* [DIRECTIONS] What you give back should match the listing word for word.

-------- DATASET ENTRIES

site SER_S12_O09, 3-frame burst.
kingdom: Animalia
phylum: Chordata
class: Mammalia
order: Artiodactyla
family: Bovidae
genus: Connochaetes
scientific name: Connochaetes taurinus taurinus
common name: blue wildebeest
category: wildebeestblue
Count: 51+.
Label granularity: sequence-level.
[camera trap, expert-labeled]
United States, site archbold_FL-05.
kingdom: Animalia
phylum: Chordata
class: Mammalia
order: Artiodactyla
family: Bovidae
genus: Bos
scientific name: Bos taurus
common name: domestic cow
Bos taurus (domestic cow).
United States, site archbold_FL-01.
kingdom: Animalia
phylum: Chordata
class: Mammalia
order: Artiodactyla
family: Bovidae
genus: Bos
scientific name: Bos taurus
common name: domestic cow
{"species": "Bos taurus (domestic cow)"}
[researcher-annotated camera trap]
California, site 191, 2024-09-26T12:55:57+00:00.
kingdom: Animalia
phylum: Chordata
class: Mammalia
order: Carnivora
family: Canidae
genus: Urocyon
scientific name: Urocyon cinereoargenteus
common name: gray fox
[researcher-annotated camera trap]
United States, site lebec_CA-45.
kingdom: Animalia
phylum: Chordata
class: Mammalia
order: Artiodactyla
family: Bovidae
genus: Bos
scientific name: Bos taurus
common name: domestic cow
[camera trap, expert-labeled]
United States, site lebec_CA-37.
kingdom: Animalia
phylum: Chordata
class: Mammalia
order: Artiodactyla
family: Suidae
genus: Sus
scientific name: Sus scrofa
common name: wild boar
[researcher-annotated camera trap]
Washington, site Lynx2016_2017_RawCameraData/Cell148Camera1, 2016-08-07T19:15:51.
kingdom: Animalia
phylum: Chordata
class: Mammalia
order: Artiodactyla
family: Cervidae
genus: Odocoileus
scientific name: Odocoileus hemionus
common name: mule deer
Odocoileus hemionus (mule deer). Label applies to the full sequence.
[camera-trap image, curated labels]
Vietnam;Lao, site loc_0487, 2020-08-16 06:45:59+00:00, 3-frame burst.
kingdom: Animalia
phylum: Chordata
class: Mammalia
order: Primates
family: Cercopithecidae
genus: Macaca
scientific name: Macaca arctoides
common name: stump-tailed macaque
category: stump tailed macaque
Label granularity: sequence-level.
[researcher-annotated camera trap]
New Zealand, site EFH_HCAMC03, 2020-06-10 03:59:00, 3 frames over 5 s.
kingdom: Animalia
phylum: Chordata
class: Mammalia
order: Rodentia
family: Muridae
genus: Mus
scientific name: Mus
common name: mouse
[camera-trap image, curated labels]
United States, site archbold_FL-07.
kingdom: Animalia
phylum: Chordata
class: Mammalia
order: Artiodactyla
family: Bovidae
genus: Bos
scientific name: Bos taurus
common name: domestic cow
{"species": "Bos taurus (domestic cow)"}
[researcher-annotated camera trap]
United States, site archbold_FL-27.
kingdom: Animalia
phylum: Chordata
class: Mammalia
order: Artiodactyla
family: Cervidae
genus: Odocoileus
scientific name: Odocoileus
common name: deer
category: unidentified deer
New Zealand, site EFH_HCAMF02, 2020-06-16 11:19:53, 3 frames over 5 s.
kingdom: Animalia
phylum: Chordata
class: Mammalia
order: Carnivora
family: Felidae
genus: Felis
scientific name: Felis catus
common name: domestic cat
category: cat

----------------

* [TASK OUTPUT]
site SER_S12_O09, 3-frame burst.
kingdom: Animalia
phylum: Chordata
class: Mammalia
order: Artiodactyla
family: Bovidae
genus: Connochaetes
scientific name: Connochaetes taurinus taurinus
common name: blue wildebeest
category: wildebeestblue
Count: 51+.
Label granularity: sequence-level.
[camera trap, expert-labeled]
United States, site archbold_FL-05.
kingdom: Animalia
phylum: Chordata
class: Mammalia
order: Artiodactyla
family: Bovidae
genus: Bos
scientific name: Bos taurus
common name: domestic cow
Bos taurus (domestic cow).
United States, site archbold_FL-01.
kingdom: Animalia
phylum: Chordata
class: Mammalia
order: Artiodactyla
family: Bovidae
genus: Bos
scientific name: Bos taurus
common name: domestic cow
{"species": "Bos taurus (domestic cow)"}
[researcher-annotated camera trap]
California, site 191, 2024-09-26T12:55:57+00:00.
kingdom: Animalia
phylum: Chordata
class: Mammalia
order: Carnivora
family: Canidae
genus: Urocyon
scientific name: Urocyon cinereoargenteus
common name: gray fox
[researcher-annotated camera trap]
United States, site lebec_CA-45.
kingdom: Animalia
phylum: Chordata
class: Mammalia
order: Artiodactyla
family: Bovidae
genus: Bos
scientific name: Bos taurus
common name: domestic cow
[camera trap, expert-labeled]
United States, site lebec_CA-37.
kingdom: Animalia
phylum: Chordata
class: Mammalia
order: Artiodactyla
family: Suidae
genus: Sus
scientific name: Sus scrofa
common name: wild boar
[researcher-annotated camera trap]
Washington, site Lynx2016_2017_RawCameraData/Cell148Camera1, 2016-08-07T19:15:51.
kingdom: Animalia
phylum: Chordata
class: Mammalia
order: Artiodactyla
family: Cervidae
genus: Odocoileus
scientific name: Odocoileus hemionus
common name: mule deer
Odocoileus hemionus (mule deer). Label applies to the full sequence.
[camera-trap image, curated labels]
Vietnam;Lao, site loc_0487, 2020-08-16 06:45:59+00:00, 3-frame burst.
kingdom: Animalia
phylum: Chordata
class: Mammalia
order: Primates
family: Cercopithecidae
genus: Macaca
scientific name: Macaca arctoides
common name: stump-tailed macaque
category: stump tailed macaque
Label granularity: sequence-level.
[researcher-annotated camera trap]
New Zealand, site EFH_HCAMC03, 2020-06-10 03:59:00, 3 frames over 5 s.
kingdom: Animalia
phylum: Chordata
class: Mammalia
order: Rodentia
family: Muridae
genus: Mus
scientific name: Mus
common name: mouse
[camera-trap image, curated labels]
United States, site archbold_FL-07.
kingdom: Animalia
phylum: Chordata
class: Mammalia
order: Artiodactyla
family: Bovidae
genus: Bos
scientific name: Bos taurus
common name: domestic cow
{"species": "Bos taurus (domestic cow)"}
[researcher-annotated camera trap]
United States, site archbold_FL-27.
kingdom: Animalia
phylum: Chordata
class: Mammalia
order: Artiodactyla
family: Cervidae
genus: Odocoileus
scientific name: Odocoileus
common name: deer
category: unidentified deer
New Zealand, site EFH_HCAMF02, 2020-06-16 11:19:53, 3 frames over 5 s.
kingdom: Animalia
phylum: Chordata
class: Mammalia
order: Carnivora
family: Felidae
genus: Felis
scientific name: Felis catus
common name: domestic cat
category: cat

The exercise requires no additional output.